Task description> Rewrite the listing below with every "orange traffic cone" changed to "orange safety cone" and everything else left the same. Leave the pictures out of your answer.

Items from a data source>

==*==

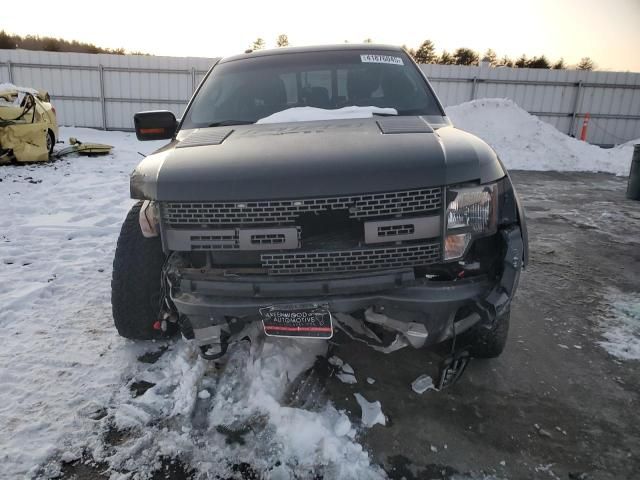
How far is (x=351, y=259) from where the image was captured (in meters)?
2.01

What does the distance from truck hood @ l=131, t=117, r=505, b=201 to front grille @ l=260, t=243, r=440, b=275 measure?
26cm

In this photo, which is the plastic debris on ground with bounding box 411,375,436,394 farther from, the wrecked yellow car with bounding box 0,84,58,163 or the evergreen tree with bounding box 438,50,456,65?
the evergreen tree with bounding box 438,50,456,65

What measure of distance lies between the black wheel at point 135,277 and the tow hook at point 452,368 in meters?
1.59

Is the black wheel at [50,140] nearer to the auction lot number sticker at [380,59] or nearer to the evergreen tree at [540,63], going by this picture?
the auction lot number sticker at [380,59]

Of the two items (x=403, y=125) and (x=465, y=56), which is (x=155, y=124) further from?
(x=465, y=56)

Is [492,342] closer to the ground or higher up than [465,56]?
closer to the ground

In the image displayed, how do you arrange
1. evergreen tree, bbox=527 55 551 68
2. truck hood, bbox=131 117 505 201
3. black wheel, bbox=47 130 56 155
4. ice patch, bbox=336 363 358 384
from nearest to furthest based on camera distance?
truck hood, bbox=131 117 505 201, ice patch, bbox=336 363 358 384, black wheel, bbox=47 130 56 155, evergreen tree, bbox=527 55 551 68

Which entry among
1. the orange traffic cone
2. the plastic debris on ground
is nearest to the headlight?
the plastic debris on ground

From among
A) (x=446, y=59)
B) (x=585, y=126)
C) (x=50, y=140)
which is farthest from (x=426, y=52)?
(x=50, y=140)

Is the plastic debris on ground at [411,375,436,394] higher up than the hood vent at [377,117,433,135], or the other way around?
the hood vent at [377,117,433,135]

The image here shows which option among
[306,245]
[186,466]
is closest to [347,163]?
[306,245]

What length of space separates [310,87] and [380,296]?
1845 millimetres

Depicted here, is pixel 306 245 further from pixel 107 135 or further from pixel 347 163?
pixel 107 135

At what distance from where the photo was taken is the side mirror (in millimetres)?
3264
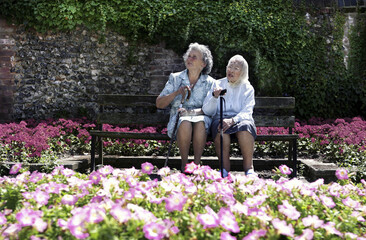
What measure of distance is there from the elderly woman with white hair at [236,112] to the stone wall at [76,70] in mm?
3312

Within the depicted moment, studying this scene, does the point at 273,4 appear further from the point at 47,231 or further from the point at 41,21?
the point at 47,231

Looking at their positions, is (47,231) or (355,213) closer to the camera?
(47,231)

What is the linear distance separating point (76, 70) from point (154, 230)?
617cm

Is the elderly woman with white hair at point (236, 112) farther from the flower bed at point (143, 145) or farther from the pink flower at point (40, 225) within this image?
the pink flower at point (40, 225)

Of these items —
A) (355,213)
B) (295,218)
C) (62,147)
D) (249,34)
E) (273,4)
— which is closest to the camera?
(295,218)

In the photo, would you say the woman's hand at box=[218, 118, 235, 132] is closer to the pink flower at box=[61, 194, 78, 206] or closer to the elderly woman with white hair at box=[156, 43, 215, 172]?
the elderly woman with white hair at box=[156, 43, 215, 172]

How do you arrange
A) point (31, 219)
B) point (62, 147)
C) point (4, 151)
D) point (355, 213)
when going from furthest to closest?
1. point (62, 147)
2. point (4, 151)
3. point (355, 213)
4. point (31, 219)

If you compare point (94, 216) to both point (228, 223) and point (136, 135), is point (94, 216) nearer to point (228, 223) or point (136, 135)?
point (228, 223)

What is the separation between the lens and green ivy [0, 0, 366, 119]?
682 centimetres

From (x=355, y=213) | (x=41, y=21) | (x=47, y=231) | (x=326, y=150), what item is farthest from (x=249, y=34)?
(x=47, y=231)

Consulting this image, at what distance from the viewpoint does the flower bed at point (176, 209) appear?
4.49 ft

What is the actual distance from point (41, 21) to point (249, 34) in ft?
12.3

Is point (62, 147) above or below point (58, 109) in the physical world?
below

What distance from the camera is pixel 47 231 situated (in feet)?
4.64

==*==

Final result>
How far is (x=351, y=259) from where the image was captured (in meters)?
2.01

What does the distance from truck hood @ l=131, t=117, r=505, b=201 to front grille @ l=260, t=243, r=440, b=275 measure?
26cm

In this photo, which is the plastic debris on ground with bounding box 411,375,436,394 farther from, the wrecked yellow car with bounding box 0,84,58,163 or the evergreen tree with bounding box 438,50,456,65?
the evergreen tree with bounding box 438,50,456,65

What measure of distance lies between the black wheel at point 135,277 and the tow hook at point 452,368 in meters?
1.59

Is the black wheel at [50,140] nearer to the auction lot number sticker at [380,59] or nearer to the evergreen tree at [540,63], going by this picture?
the auction lot number sticker at [380,59]

Of the two items (x=403, y=125) and (x=465, y=56), which is (x=155, y=124) further from?
(x=465, y=56)

Is [492,342] closer to the ground or higher up than [465,56]?
closer to the ground

In the image displayed, how do you arrange
1. evergreen tree, bbox=527 55 551 68
2. truck hood, bbox=131 117 505 201
3. black wheel, bbox=47 130 56 155
4. ice patch, bbox=336 363 358 384
from nearest to furthest based on camera distance?
truck hood, bbox=131 117 505 201, ice patch, bbox=336 363 358 384, black wheel, bbox=47 130 56 155, evergreen tree, bbox=527 55 551 68

Which entry among
1. the orange safety cone
2. the plastic debris on ground
is nearest to the headlight?
the plastic debris on ground

From among
A) (x=446, y=59)
B) (x=585, y=126)
C) (x=50, y=140)
which is farthest from (x=426, y=52)?
(x=50, y=140)

Is the plastic debris on ground at [411,375,436,394] higher up than the hood vent at [377,117,433,135], or the other way around?
the hood vent at [377,117,433,135]

The image here shows which option among
[306,245]
[186,466]
is closest to [347,163]?
[306,245]

What length of space separates [310,87] and [380,296]?
1845 millimetres

Depicted here, is pixel 306 245 further from pixel 107 135 or further from pixel 347 163?
pixel 107 135

At what distance from where the photo was taken is the side mirror (in millimetres)?
3264
What measure of distance is there from the elderly woman with white hair at [236,112] to the stone wall at [76,70] in mm?
3312

Within the depicted moment, studying this scene, does the point at 273,4 appear further from the point at 47,231 or further from the point at 41,21?
the point at 47,231

Looking at their positions, is (47,231) or (355,213) closer to the camera?
(47,231)

What is the linear distance separating point (76, 70) from point (154, 230)?
617cm

Is the elderly woman with white hair at point (236, 112) farther from the flower bed at point (143, 145) or farther from the pink flower at point (40, 225) within this image?
the pink flower at point (40, 225)

Of these items —
A) (355,213)
B) (295,218)
C) (62,147)
D) (249,34)
E) (273,4)
— which is closest to the camera?
(295,218)

In the photo, would you say the woman's hand at box=[218, 118, 235, 132] is closer to the pink flower at box=[61, 194, 78, 206] or closer to the elderly woman with white hair at box=[156, 43, 215, 172]?
the elderly woman with white hair at box=[156, 43, 215, 172]

How do you arrange
A) point (31, 219)
B) point (62, 147)
C) point (4, 151)
D) point (355, 213)
when going from furthest to closest?
1. point (62, 147)
2. point (4, 151)
3. point (355, 213)
4. point (31, 219)

If you compare point (94, 216) to both point (228, 223) and point (136, 135), is point (94, 216) nearer to point (228, 223) or point (136, 135)?
point (228, 223)

What is the separation between the lens and green ivy [0, 0, 366, 119]?
682 centimetres

From (x=355, y=213) | (x=41, y=21) | (x=47, y=231) | (x=326, y=150), what item is farthest from (x=249, y=34)?
(x=47, y=231)

Consulting this image, at what distance from the viewpoint does the flower bed at point (176, 209) appear?
4.49 ft

What is the actual distance from point (41, 21) to point (249, 34) in ft?
12.3

Is point (62, 147) above or below point (58, 109) in the physical world?
below

What distance from the camera is pixel 47 231 situated (in feet)?
4.64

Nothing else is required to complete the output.